WHAT YOU ARE ASKED TO DO:
In the records below, starting with the line that contains "Measuring from the" and going on through the line that contains "30.7 inches", replace "wheat stalk" with "grain stalk" and leave everything else unchanged. Give back only those lines.

# START OF RECORDS TO USE

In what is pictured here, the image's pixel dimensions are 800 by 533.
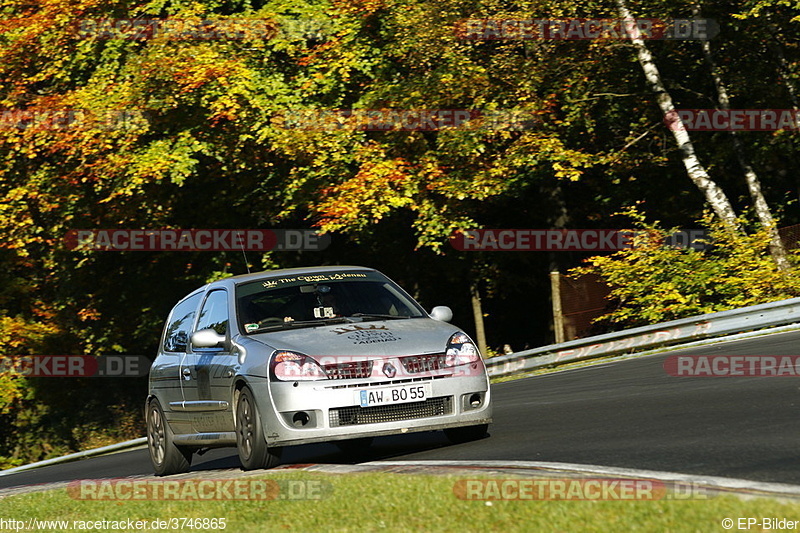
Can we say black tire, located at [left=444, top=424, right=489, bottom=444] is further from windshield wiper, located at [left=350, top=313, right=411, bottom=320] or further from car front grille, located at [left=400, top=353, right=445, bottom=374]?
windshield wiper, located at [left=350, top=313, right=411, bottom=320]

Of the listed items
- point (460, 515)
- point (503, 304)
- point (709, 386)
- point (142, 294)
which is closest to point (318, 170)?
point (142, 294)

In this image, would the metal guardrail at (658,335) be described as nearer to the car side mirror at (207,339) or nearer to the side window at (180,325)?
the side window at (180,325)

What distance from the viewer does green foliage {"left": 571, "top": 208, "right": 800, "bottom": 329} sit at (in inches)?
834

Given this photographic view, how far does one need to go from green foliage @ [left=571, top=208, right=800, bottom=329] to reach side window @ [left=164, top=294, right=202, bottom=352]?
11.4 meters

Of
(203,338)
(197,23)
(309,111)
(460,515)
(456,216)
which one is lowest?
(460,515)

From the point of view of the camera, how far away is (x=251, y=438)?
9531mm

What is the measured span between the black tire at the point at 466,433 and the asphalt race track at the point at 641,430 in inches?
3.9

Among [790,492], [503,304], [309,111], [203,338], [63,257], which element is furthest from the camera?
[503,304]

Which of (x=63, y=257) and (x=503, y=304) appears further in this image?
(x=503, y=304)

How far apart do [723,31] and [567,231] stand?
655cm

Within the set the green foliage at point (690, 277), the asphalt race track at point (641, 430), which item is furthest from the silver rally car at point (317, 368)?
the green foliage at point (690, 277)

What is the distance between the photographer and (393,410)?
9.33m

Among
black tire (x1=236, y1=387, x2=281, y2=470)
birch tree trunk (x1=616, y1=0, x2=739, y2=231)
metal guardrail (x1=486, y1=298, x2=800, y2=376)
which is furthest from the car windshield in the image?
birch tree trunk (x1=616, y1=0, x2=739, y2=231)

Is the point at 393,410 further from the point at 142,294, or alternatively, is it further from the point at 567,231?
the point at 142,294
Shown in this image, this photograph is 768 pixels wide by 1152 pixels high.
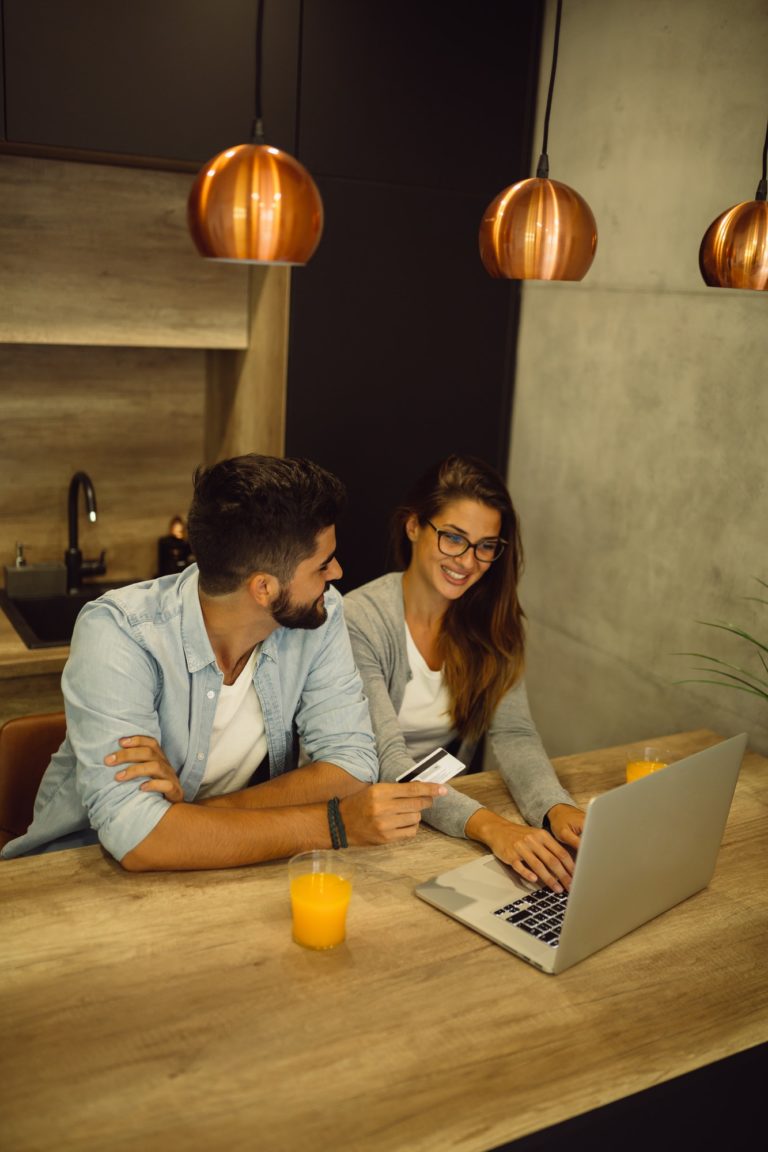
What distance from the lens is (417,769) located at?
1.77m

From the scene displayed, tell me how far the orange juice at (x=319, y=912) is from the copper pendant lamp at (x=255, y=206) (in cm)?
87

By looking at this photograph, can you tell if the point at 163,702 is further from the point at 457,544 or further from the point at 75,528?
the point at 75,528

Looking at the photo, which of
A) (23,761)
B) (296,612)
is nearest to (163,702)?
(296,612)

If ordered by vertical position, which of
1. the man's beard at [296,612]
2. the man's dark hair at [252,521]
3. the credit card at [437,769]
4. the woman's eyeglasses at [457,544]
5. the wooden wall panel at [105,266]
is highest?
the wooden wall panel at [105,266]

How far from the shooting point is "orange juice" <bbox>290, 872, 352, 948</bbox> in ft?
4.85

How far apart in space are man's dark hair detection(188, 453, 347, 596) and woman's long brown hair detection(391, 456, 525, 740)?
0.56 metres

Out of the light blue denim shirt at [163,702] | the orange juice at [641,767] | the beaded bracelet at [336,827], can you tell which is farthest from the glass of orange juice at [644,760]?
the beaded bracelet at [336,827]

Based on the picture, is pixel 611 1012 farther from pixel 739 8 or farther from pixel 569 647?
pixel 739 8

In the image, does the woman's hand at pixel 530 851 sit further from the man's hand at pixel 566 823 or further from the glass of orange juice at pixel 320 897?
the glass of orange juice at pixel 320 897

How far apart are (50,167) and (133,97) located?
0.38 metres

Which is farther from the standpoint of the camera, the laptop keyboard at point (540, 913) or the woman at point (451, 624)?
the woman at point (451, 624)

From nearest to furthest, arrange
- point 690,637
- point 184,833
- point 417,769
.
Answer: point 184,833
point 417,769
point 690,637

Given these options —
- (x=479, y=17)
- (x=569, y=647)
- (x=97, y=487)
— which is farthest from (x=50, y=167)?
(x=569, y=647)

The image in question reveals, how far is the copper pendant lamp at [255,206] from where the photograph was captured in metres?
1.40
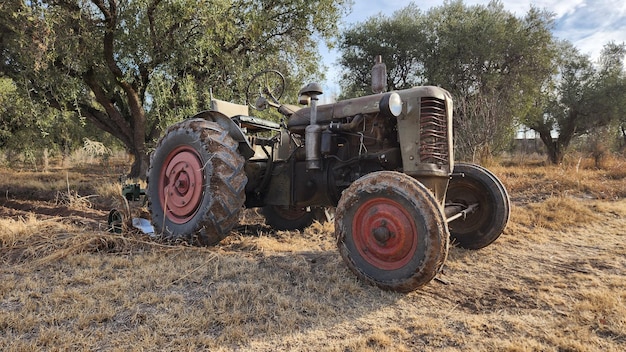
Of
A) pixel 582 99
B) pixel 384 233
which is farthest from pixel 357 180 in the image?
pixel 582 99

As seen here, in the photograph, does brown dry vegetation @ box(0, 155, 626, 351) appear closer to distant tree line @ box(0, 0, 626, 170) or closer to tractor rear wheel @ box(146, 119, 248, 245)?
tractor rear wheel @ box(146, 119, 248, 245)

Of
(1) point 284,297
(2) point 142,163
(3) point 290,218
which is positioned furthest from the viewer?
(2) point 142,163

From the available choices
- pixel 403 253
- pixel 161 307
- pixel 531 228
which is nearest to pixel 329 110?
pixel 403 253

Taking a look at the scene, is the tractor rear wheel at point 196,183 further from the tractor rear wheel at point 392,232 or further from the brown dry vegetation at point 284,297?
the tractor rear wheel at point 392,232

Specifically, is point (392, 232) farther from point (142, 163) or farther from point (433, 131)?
point (142, 163)

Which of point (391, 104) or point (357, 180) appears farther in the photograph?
point (391, 104)

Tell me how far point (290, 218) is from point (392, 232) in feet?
8.45

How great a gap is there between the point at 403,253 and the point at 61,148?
648 inches

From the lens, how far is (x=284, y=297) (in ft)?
8.31

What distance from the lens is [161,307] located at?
2381 millimetres

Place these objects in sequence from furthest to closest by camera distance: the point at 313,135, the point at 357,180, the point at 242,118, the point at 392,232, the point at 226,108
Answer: the point at 226,108, the point at 242,118, the point at 313,135, the point at 357,180, the point at 392,232

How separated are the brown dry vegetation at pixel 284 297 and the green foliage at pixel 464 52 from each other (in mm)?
Answer: 9405

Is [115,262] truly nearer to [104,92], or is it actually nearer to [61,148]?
[104,92]

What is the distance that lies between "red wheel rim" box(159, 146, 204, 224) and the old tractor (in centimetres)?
1
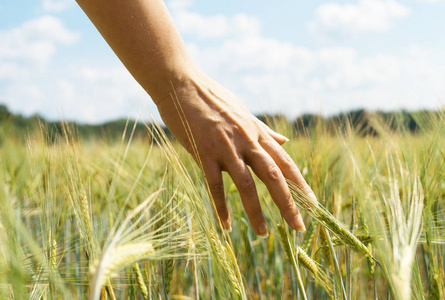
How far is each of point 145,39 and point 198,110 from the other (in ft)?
0.59

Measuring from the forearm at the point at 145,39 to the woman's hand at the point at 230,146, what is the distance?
3 centimetres

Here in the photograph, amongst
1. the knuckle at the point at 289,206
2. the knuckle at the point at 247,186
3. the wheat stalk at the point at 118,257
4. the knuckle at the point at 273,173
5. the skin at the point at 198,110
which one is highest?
the skin at the point at 198,110

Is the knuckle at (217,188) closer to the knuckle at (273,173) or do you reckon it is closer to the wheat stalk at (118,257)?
the knuckle at (273,173)

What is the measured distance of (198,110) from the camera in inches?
31.0

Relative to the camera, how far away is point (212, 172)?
30.7 inches

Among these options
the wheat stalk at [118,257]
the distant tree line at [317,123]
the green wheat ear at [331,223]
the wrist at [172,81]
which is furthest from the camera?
the distant tree line at [317,123]

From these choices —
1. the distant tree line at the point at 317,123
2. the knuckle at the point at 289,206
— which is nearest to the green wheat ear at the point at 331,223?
the knuckle at the point at 289,206

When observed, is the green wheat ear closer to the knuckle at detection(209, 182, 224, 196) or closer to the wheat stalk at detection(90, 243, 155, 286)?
the knuckle at detection(209, 182, 224, 196)

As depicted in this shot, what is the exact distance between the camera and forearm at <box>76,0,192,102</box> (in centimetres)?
78

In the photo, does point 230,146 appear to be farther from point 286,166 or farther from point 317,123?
point 317,123

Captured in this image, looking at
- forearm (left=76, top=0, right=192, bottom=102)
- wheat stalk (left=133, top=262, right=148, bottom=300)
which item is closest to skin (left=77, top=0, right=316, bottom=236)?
forearm (left=76, top=0, right=192, bottom=102)

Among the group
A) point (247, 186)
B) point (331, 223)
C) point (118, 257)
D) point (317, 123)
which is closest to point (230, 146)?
point (247, 186)

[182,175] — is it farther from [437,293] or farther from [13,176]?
[13,176]

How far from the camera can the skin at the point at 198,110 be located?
2.51ft
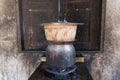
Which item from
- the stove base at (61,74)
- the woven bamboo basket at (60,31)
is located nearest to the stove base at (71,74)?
the stove base at (61,74)

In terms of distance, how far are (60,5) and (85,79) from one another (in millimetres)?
763

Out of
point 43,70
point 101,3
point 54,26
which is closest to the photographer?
point 54,26

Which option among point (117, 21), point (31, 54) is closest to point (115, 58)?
point (117, 21)

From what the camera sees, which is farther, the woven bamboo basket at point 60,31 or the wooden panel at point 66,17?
the wooden panel at point 66,17

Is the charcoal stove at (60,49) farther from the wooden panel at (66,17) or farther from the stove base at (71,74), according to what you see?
the wooden panel at (66,17)

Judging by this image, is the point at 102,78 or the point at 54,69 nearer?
the point at 54,69

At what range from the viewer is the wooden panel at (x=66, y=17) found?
1.55 meters

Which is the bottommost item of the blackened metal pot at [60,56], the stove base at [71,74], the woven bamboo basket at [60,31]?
the stove base at [71,74]

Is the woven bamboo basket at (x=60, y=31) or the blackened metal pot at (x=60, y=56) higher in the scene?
the woven bamboo basket at (x=60, y=31)

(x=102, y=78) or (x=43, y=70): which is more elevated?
(x=43, y=70)

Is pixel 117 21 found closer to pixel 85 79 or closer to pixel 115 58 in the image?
pixel 115 58

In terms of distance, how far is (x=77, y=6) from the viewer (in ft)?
5.11

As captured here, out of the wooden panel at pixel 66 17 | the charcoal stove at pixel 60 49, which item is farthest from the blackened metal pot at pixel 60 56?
the wooden panel at pixel 66 17

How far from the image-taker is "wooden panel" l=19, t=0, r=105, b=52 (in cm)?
155
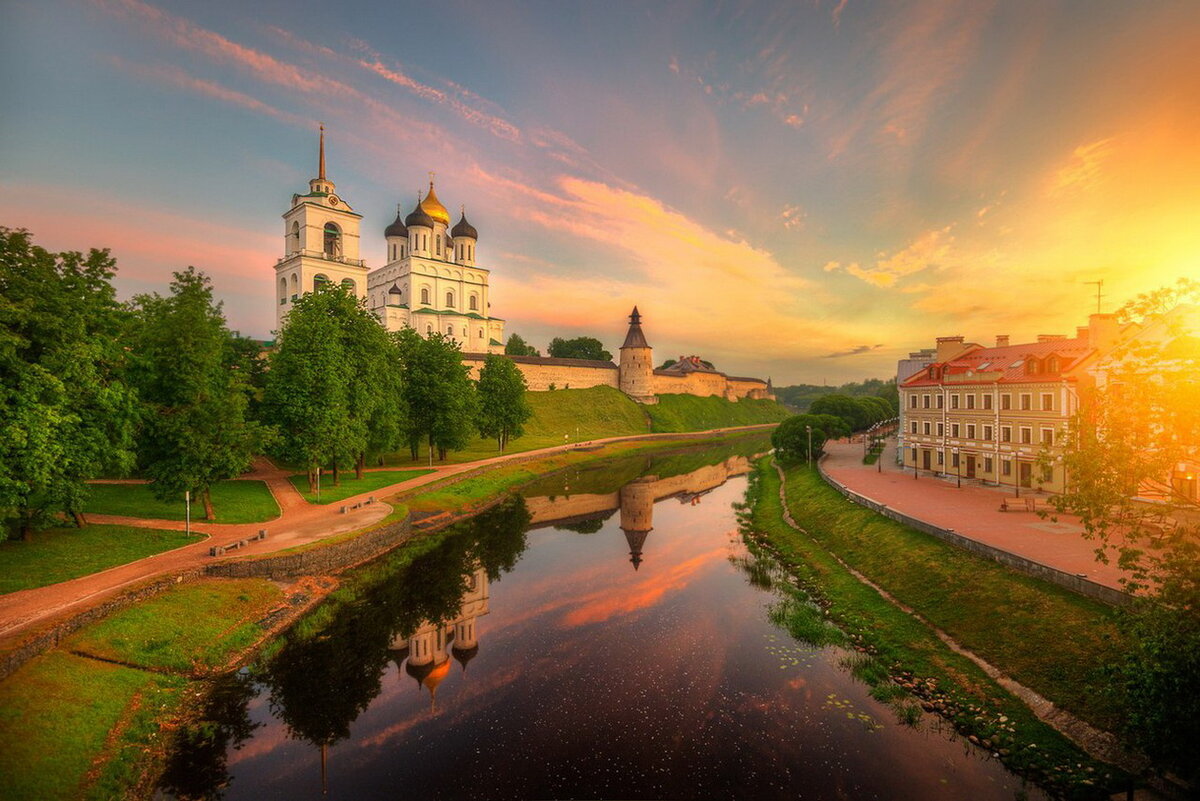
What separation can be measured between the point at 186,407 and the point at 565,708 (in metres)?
22.9

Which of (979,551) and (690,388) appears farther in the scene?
(690,388)

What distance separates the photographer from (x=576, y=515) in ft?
122

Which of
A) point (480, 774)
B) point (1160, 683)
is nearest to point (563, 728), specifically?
point (480, 774)

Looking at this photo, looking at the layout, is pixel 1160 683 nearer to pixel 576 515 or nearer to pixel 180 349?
pixel 576 515

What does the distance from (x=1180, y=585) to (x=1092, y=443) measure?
2.79 meters

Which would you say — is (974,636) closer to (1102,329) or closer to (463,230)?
(1102,329)

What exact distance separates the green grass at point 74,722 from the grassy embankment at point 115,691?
2cm

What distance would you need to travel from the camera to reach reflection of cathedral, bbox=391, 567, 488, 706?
1644 cm

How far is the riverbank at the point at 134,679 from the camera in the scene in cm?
1095

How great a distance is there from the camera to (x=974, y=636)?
16.2 meters

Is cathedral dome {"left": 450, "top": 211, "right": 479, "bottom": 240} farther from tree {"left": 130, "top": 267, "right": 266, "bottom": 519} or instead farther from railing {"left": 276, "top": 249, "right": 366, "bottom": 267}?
tree {"left": 130, "top": 267, "right": 266, "bottom": 519}

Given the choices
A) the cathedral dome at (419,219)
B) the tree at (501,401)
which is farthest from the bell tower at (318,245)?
the tree at (501,401)

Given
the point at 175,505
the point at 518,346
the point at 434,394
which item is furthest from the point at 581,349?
the point at 175,505

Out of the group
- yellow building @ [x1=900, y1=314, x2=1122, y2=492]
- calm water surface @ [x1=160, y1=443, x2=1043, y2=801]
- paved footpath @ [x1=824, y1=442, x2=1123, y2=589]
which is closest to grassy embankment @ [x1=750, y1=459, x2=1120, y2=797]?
calm water surface @ [x1=160, y1=443, x2=1043, y2=801]
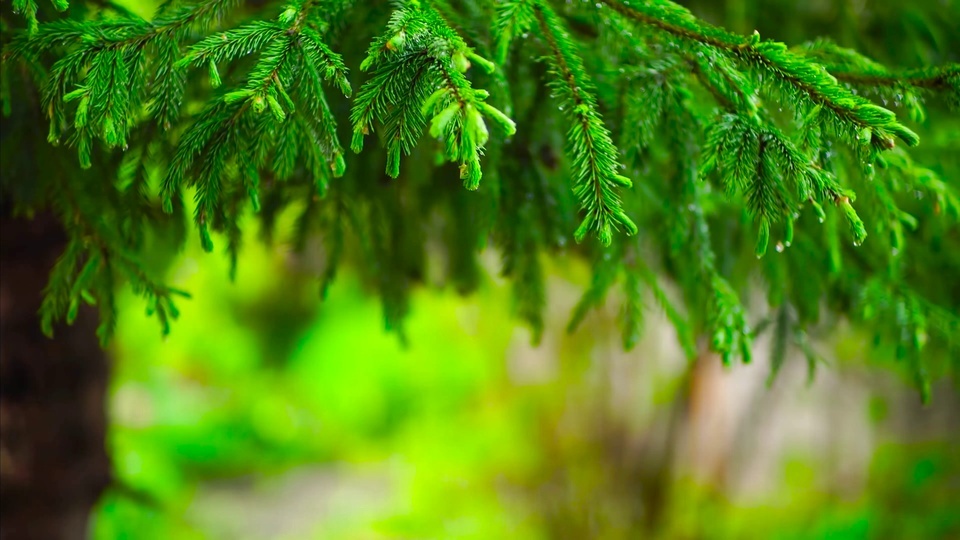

# END OF RECORDS TO USE

COMPLETED TASK:
Measuring from the forearm at the point at 145,39 to the woman's hand at the point at 230,146, what is the distance?
3 centimetres

Here in the photograph, amongst
1. the knuckle at the point at 289,206
2. the knuckle at the point at 247,186
3. the grain stalk at the point at 118,257
4. the knuckle at the point at 273,173
5. the skin at the point at 198,110
which one is highest?
the skin at the point at 198,110

Is the knuckle at (217,188) closer to the knuckle at (273,173) or do you reckon it is closer to the grain stalk at (118,257)?
the knuckle at (273,173)

What is the measured distance of (198,110) from the camera in inches?
31.0

Relative to the camera, how far away is point (212, 172)?
30.7 inches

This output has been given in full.